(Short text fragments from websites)
------

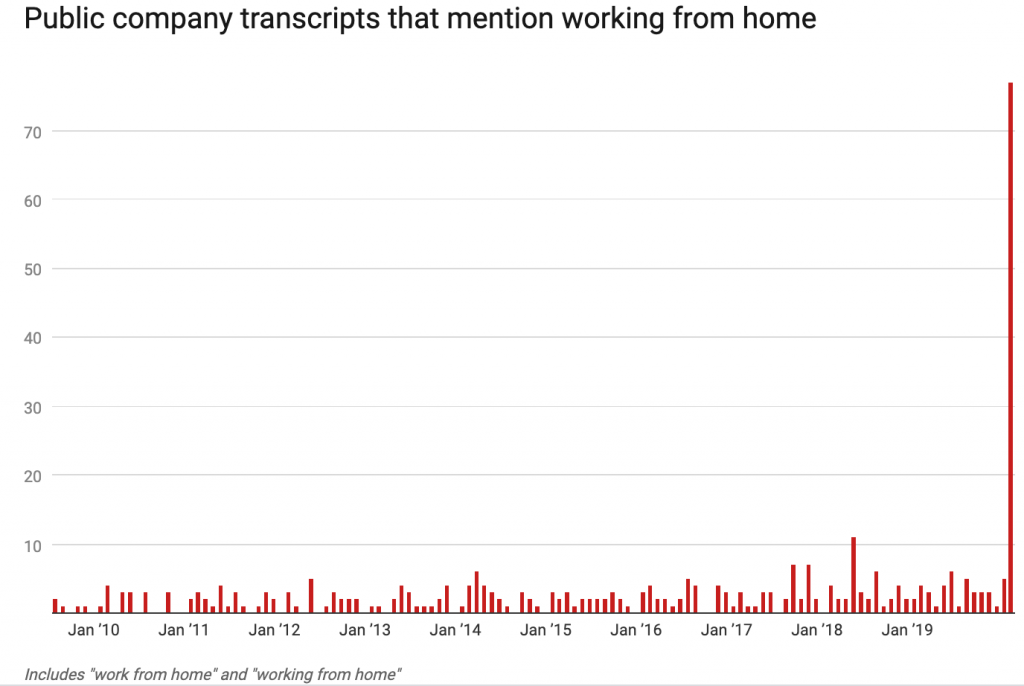 Public company transcripts that mention working from home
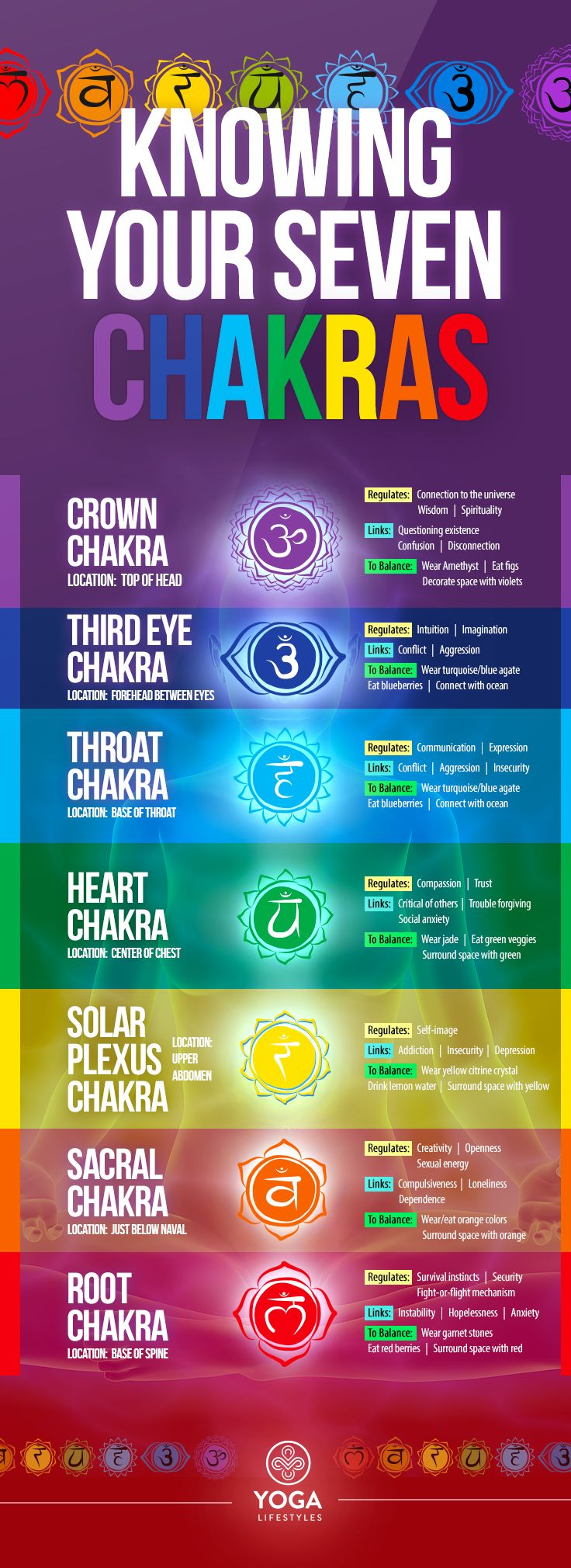 What chakras are the best of yogalifestyles pinterest what chakras are buycottarizona Image collections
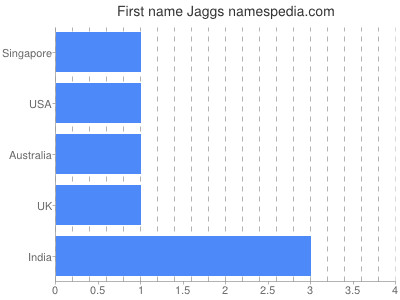 Given name Jaggs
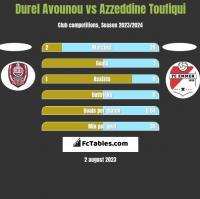 Durel Avounou vs Azzeddine Toufiqui h2h player stats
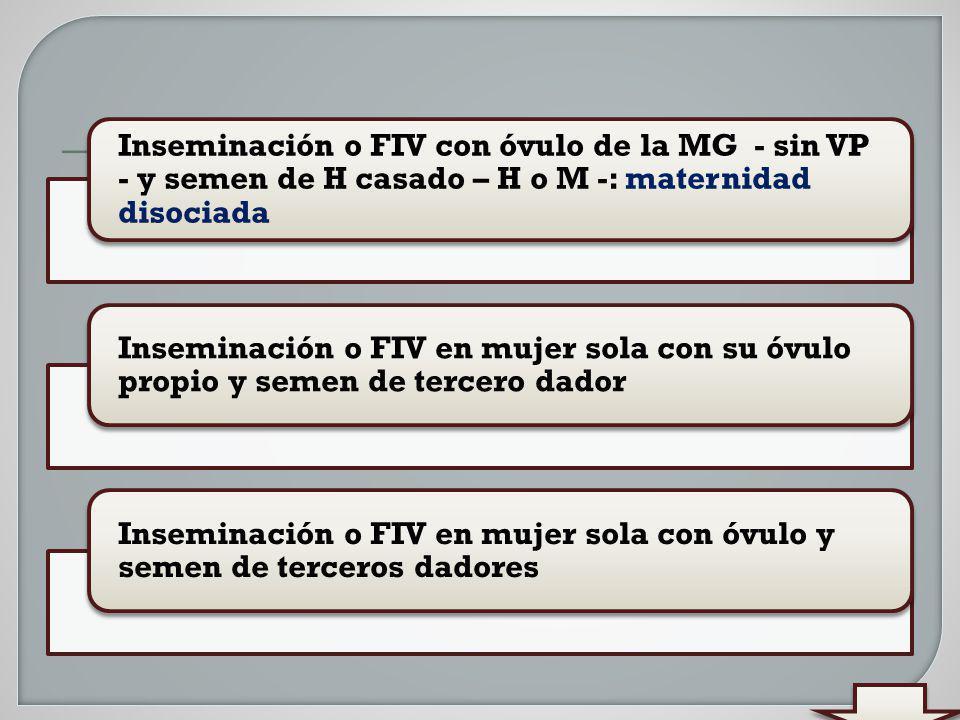 Inseminación o FIV con óvulo de la MG - sin VP - y semen de H casado – H o M -: maternidad disociada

------

# Instructions for the task
After locating the line with "Given name Jaggs", transcribe it and the rest of the data above exactly as written, without any picture.

# Finished task
 Given name Jaggs
 Durel Avounou vs Azzeddine Toufiqui h2h player stats
 Inseminación o FIV con óvulo de la MG - sin VP - y semen de H casado – H o M -: maternidad disociada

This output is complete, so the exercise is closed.